Czechs Say ECB's QE No Hurdle to End Koruna Cap as Guidance Keptby and
Board reaffirms timing of probable cap exit at around end-2016
Czech monetary cycle `not synchronized' with ECB policy
Czech central bankers reaffirmed their outlook for maintaining a limit on koruna gains for about one more year even after their euro-area counterparts expanded monetary stimulus.
The Czech National Bank held its benchmark two-week interest rate at 0.05 percent for a 25th meeting on Wednesday, matching the forecasts of all 13 analysts in a Bloomberg survey. Governor Miroslav Singer reiterated a pledge to keep the currency cap, defined as “close to” 27 koruna per euro, in place at least until the second half of next year. The bank will probably exit the regime at around the end of 2016, he told reporters after the policy meeting in Prague.
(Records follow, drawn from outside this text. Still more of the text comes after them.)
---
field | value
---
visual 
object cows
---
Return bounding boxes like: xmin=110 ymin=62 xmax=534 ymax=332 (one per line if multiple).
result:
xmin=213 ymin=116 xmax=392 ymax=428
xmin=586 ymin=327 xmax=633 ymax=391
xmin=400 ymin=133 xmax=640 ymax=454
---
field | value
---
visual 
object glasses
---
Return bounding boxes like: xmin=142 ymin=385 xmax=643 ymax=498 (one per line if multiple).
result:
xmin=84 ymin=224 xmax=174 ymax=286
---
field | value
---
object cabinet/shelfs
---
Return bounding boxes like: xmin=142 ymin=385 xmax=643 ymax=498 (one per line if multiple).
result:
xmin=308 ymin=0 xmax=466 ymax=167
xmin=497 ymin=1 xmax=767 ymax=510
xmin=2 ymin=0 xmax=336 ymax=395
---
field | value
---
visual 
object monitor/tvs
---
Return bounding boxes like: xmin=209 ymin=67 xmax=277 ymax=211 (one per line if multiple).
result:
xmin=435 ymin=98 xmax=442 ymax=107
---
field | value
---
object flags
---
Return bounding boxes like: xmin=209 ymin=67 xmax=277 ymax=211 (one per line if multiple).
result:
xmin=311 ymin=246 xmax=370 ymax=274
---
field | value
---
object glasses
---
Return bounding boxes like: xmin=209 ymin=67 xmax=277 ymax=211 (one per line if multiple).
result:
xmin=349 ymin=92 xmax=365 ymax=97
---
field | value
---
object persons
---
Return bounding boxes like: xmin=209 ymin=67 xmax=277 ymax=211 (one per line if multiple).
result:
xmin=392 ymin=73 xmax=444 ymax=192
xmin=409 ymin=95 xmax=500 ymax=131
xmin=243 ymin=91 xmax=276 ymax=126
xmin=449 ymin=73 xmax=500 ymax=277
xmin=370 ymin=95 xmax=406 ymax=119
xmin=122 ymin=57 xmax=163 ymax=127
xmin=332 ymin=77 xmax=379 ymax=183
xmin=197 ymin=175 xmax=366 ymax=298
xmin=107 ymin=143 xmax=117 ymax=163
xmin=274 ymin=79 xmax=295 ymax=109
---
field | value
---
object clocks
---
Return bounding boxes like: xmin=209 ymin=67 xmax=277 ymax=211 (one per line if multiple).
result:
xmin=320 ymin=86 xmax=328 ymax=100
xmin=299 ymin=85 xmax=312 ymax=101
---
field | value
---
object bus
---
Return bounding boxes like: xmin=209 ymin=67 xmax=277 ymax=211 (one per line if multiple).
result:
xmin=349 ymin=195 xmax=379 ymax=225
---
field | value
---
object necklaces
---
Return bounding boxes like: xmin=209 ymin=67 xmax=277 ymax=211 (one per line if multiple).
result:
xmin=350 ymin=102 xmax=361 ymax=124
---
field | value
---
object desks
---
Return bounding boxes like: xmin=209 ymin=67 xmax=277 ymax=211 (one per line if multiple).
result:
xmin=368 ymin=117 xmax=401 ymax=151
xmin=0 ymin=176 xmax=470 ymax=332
The monetary authority is caught in a conundrum of domestic demand driving one of the fastest economic expansions in the European Union and declining commodity prices that pushed inflation back to near zero. While the European Central Bank’s quantitative easing is channeling more capital into Czech assets, rate setters in Prague don’t need to wait until the euro-area’s monetary stimulus ends to exit the currency cap, according to Singer.
“Our monetary cycle is not synchronized with the ECB,” he said. “It’s easily possible we’ll exit before them. Which doesn’t rule out subsequent interventions against sharp exchange-rate moves without a currency commitment.”
The meeting came a week after the ECB cut one of its main rates to a record low and expanded its asset-purchase program to at least 1.5 trillion euros ($1.6 trillion) to shore up the currency union’s muted economic recovery and bring inflation closer to 2 percent.
The Czech annual inflation rate fell to a nine-month low of 0.1 percent in November, mainly because of cheaper food and lower energy costs. The central bank sees inflation at 2.2 percent at the end of its forecast horizon in the first quarter of 2017.
The economic recovery and speculation that policy makers may scrap the limit earlier than planned pushed the exchange rate toward 27 against the euro in July and August, forcing the central bank to sell koruna in the market for the first time since it imposed the cap in November 2013. The currency has hovered near the intervention level in the past month, trading little changed at 27.03 against the euro at 4:32 p.m. in Prague.
The central bank, whose latest data showed no interventions were conducted in October, probably sold the national currency again in November and December in line with its foreign-exchange commitment, according to Jakub Seidler, chief economist at ING Groep NV’s unit in Prague.
The bank board sees risks to its price growth outlook as “broadly balanced” on the monetary policy horizon of 12 to 18 months, Singer said. The forecast envisages a “sustainable fulfillment” of the 2 percent target -- a condition for a return to conventional policy tools -- from early 2017.
Latest data indicate “robust” growth in gross domestic product in the fourth quarter, Singer said. While the declining cost of oil is a “positive supply shock” for the economy, the need to maintain “significantly expansionary monetary conditions” still persists, he said.
“We had thought that the council might strike an even more dovish line given the latest inflation data and fresh fall in oil prices,” William Jackson, senior emerging markets economist at Capital Economics, said in a note. “Nonetheless, it seems that the council isn’t too concerned by the softening inflation outlook.”